* [REQUIRED ACTION]: Filter the entries, keeping every line with the string "basket".

* [Extracted page text data]:
------------------------------------------------------------------------

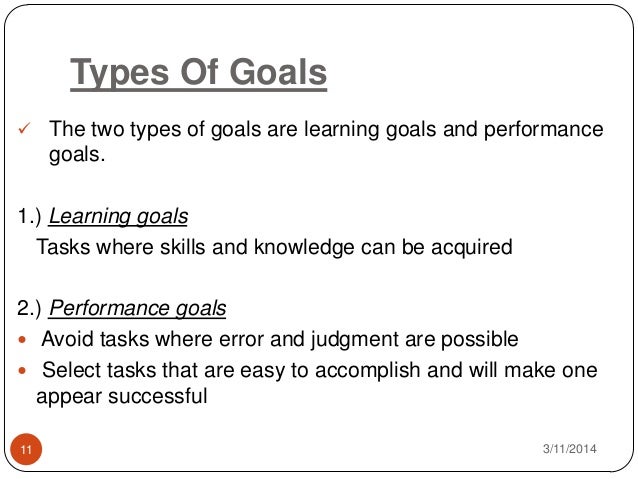 Types Of Goals

✓ The two types of goals are learning goals and performance goals.

1.) Learning goals
Tasks where skills and knowledge can be acquired

2.) Performance goals
• Avoid tasks where error and judgment are possible
• Select tasks that are easy to accomplish and will make one appear successful

11

3/11/2014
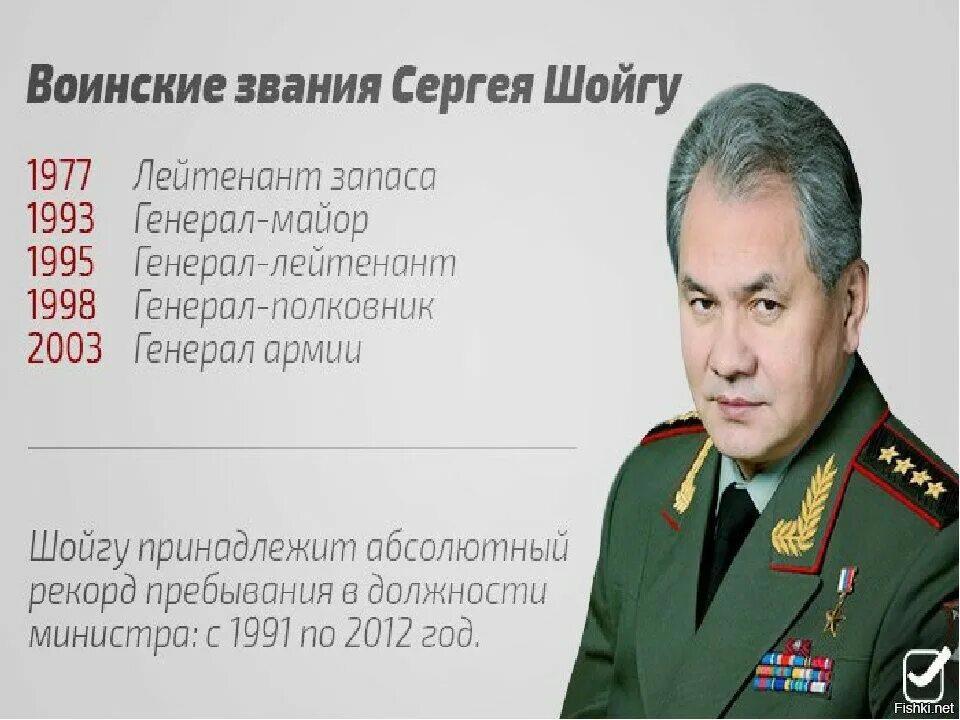 Воинские звания Сергея Шойгу

1977 Лейтенант запаса
1993 Генерал-майор
1995 Генерал-лейтенант
1998 Генерал-полковник
2003 Генерал армии

Шойгу принадлежит абсолютный рекорд пребывания в должности министра: с 1991 по 2012 год.

Fishki.net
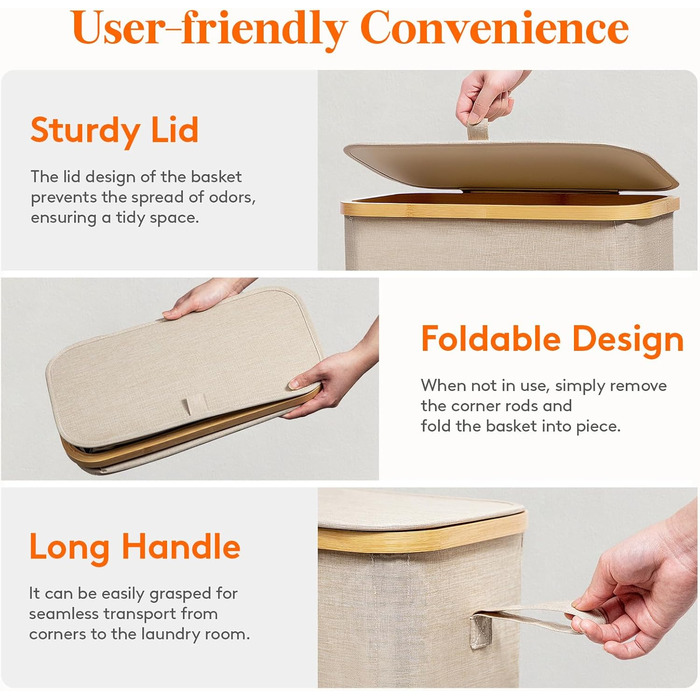 User-friendly Convenience

Sturdy Lid

The lid design of the basket prevents the spread of odors, ensuring a tidy space.

Foldable Design

When not in use, simply remove the corner rods and fold the basket into piece.

Long Handle

It can be easily grasped for seamless transport from corners to the laundry room.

------------------------------------------------------------------------

* [TASK SOLUTION]:
The lid design of the basket prevents the spread of odors, ensuring a tidy space.
When not in use, simply remove the corner rods and fold the basket into piece.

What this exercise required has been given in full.